Alors que certains pays comme le Salvador adoptent les crypto-monnaies, d’autres comme la Chine mènent une répression soutenue contre leur utilisation.

#Bitcoin a été controversée depuis ses débuts en 2009, tout comme les crypto-monnaies qui ont suivi dans son sillage.

Bien que largement critiqué pour sa volatilité, son utilisation dans des transactions néfastes et pour l’utilisation exorbitante de l’électricité pour l’extraire, #crypto est considéré par certains, en particulier dans les pays en développement, comme un refuge en cas de tempêtes économiques.

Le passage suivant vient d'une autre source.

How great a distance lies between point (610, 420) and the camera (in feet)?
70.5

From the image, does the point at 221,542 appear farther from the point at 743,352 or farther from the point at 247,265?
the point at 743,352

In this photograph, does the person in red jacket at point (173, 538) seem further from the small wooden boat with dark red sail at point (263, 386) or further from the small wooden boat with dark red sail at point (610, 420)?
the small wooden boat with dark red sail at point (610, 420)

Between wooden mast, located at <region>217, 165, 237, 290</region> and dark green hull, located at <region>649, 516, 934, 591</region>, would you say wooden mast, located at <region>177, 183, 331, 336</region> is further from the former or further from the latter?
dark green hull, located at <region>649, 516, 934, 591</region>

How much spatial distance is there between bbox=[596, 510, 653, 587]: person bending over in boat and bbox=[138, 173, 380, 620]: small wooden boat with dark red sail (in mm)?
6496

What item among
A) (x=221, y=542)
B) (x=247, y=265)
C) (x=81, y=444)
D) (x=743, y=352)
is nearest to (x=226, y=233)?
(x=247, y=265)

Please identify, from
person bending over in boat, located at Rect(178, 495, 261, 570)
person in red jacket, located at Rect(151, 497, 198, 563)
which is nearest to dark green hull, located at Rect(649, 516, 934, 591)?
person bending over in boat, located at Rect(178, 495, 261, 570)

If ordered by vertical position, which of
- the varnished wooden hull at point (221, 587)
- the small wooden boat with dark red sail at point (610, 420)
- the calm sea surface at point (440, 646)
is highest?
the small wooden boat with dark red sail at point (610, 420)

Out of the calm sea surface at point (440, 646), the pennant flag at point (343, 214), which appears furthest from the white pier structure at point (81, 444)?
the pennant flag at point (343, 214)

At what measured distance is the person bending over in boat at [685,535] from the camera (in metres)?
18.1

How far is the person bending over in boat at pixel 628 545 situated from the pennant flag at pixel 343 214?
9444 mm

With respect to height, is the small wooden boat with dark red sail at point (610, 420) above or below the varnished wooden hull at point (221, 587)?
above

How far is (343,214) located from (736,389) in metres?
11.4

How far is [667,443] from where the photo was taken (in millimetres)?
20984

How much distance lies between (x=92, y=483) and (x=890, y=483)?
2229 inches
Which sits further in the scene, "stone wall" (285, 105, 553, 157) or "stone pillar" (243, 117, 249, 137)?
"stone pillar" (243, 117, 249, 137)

El Salvador est devenu le premier pays à en faire une monnaie légale en septembre 2021, suivi désormais par la République centrafricaine en avril de cette année.

Mais alors que de plus en plus de personnes se tournent vers les crypto-monnaies comme investissement ou comme bouée de sauvetage, les critiques à l’égard des crypto-monnaies ont continué à se manifester par une série de restrictions sur leur utilisation.

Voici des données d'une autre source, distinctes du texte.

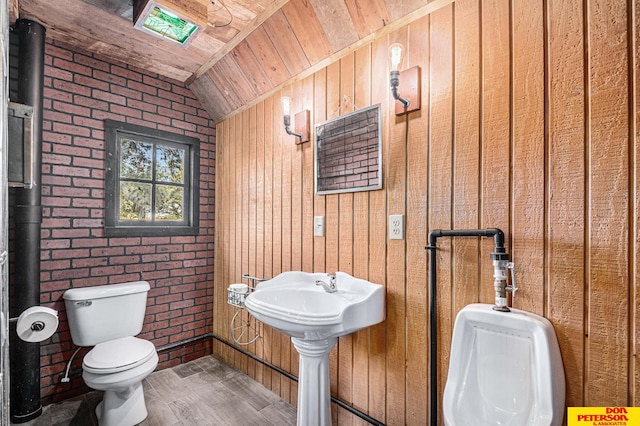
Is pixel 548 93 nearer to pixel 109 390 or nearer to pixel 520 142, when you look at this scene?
pixel 520 142

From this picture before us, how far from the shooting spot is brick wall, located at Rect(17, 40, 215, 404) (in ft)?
7.11

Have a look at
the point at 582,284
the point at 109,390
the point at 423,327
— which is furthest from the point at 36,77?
the point at 582,284

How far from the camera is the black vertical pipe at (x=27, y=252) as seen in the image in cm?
195

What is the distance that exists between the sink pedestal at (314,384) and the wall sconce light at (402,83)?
1243mm

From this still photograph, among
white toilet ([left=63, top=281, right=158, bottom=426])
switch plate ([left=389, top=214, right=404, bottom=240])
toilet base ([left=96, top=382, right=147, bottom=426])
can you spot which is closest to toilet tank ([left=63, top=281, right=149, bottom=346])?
white toilet ([left=63, top=281, right=158, bottom=426])

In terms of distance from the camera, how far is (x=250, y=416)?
6.62 ft

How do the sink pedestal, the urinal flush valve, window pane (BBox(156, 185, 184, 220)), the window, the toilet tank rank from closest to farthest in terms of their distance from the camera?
the urinal flush valve → the sink pedestal → the toilet tank → the window → window pane (BBox(156, 185, 184, 220))

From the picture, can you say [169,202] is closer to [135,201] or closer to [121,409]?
[135,201]

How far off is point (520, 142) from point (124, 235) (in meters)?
2.73

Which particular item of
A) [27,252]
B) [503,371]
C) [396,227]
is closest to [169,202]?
[27,252]

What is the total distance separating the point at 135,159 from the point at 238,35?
134cm

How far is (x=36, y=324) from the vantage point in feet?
5.67

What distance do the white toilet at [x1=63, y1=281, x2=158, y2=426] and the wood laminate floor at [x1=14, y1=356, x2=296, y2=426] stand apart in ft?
0.55

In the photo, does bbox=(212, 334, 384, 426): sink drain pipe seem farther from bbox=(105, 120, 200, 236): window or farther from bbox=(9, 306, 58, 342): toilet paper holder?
bbox=(9, 306, 58, 342): toilet paper holder
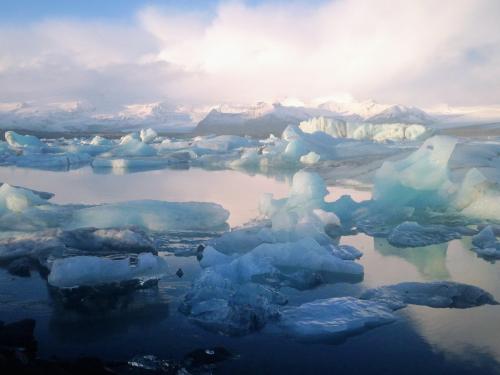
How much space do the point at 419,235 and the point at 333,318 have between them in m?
3.21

Le statut juridique du Bitcoin et des autres altcoins (pièces alternatives au Bitcoin) varie considérablement d’un pays à l’autre, tandis que dans certains pays, la relation reste à définir correctement ou est en constante évolution.

Alors que la majorité des pays ne rendent pas illégale l’utilisation du #Bitcoin lui-même, son statut en tant que moyen de paiement ou en tant que marchandise varie en fonction des implications réglementaires.

Certains pays ont imposé des limites à la manière dont #Bitcoin peut être utilisé, les banques interdisant à leurs clients d'effectuer des transactions en crypto-monnaie. D’autres pays ont carrément interdit l’utilisation du Bitcoin et des crypto-monnaies, prévoyant de lourdes sanctions pour toute personne effectuant des transactions cryptographiques.

Ce sont les pays qui entretiennent des relations particulièrement tendues avec #Bitcoin et d’autres altcoins.

Algérie

L’Algérie interdit actuellement l’utilisation des cryptomonnaies suite à l’adoption d’une loi financière en 2018 qui rend illégal l’achat, la vente, l’utilisation ou la détention de monnaies virtuelles.

Bangladesh

Le Bangladesh entretient une relation ambiguë avec les crypto-monnaies. Officiellement, des interdictions sont en place et les transactions en crypto sont passibles d'une peine pouvant aller jusqu'à 12 ans en vertu des lois du pays sur le blanchiment d'argent et le financement du terrorisme. Cependant, le pays a proposé une nouvelle stratégie blockchain signalant un réchauffement envers les crypto-monnaies et les actifs virtuels et il n’y a eu aucun rapport crédible faisant état de condamnations liées à l’utilisation des crypto-monnaies.

Bolivie

L'utilisation du Bitcoin est totalement interdite en Bolivie depuis 2014. La Banque centrale bolivienne a publié une résolution l'interdisant ainsi que toute autre monnaie non réglementée par un pays ou une zone économique.

Chine

La Chine a réprimé les crypto-monnaies avec une intensité croissante tout au long de 2021. Les autorités chinoises ont averti à plusieurs reprises sa population de rester à l’écart du marché des actifs numériques et ont sévèrement réprimé l’exploitation minière dans le pays ainsi que les échanges de devises en Chine et à l’étranger.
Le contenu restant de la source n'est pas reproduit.